Task to carry out: Copy the email thread passage that begins at "Could you include" and stops after "page should match.", changing every "vma" to "mapping".

Document section:
Could you include in your description why looking up the vma after
getting the page does not introduce a race?
I am probably silly and just looking at this quickly but it does not
seem immediately obvious why the vma and the page should match.
I would not be surprised if you hold the appropriate mutex over the
entire operation but it just isn't apparent from the diff.
I am concerned because it is an easy mistake to refactor something into
two steps and then discover you have introduced a race.
Eric
On Mon, Apr 17, 2023 at 10:26:09AM -0300, Jason Gunthorpe wrote:
> On Mon, Apr 17, 2023 at 02:19:16PM +0100, Lorenzo Stoakes wrote:
>
> > > I'd rather see something like FOLL_ALLOW_BROKEN_FILE_MAPPINGS than
> > > io_uring open coding this kind of stuff.
> > >
> >
> > How would the semantics of this work? What is broken? It is a little
> > frustrating that we have FOLL_ANON but hugetlb as an outlying case, adding
> > FOLL_ANON_OR_HUGETLB was another consideration...
>
> It says "historically this user has accepted file backed pages and we
> we think there may actually be users doing that, so don't break the
> uABI"
>
> Without the flag GUP would refuse to return file backed pages that can
> trigger kernel crashes or data corruption.
>
> Eg we'd want most places to not specify the flag and the few that do
> to have some justification.

Spatial reasoning dataset excerpts:
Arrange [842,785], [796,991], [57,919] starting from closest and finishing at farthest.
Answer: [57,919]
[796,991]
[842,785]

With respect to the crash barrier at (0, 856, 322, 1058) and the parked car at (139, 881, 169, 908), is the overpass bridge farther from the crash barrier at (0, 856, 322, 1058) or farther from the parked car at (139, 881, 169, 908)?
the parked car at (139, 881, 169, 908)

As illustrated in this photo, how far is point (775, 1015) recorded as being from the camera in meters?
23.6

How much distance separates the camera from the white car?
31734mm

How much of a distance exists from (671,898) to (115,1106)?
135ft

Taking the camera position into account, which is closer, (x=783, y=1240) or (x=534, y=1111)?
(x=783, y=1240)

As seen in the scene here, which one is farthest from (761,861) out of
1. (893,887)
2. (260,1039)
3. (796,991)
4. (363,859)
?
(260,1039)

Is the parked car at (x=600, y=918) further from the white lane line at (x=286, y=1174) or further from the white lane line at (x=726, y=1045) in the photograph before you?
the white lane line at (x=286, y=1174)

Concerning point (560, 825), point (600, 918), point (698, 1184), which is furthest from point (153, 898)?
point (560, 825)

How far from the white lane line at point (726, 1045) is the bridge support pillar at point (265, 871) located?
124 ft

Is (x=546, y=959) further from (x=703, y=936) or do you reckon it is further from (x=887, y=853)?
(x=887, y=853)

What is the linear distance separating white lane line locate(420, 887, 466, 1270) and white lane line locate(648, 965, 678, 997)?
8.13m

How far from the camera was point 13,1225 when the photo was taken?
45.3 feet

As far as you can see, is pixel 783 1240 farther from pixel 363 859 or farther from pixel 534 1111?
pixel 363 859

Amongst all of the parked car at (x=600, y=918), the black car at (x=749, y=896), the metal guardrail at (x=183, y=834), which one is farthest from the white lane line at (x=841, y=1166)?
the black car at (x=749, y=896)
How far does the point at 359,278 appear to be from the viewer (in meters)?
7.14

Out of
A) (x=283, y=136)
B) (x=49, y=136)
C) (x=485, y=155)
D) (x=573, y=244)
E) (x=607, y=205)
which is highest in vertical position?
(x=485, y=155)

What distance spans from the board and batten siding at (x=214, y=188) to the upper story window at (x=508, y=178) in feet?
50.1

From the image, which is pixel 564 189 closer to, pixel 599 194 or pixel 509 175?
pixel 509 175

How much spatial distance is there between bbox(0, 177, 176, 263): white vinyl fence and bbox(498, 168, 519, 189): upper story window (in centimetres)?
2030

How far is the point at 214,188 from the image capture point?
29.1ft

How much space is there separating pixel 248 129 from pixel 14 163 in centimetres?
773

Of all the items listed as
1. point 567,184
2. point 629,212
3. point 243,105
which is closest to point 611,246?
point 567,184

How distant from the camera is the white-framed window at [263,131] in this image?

Output for this exercise:
Could you include in your description why looking up the mapping after
getting the page does not introduce a race?
I am probably silly and just looking at this quickly but it does not
seem immediately obvious why the mapping and the page should match.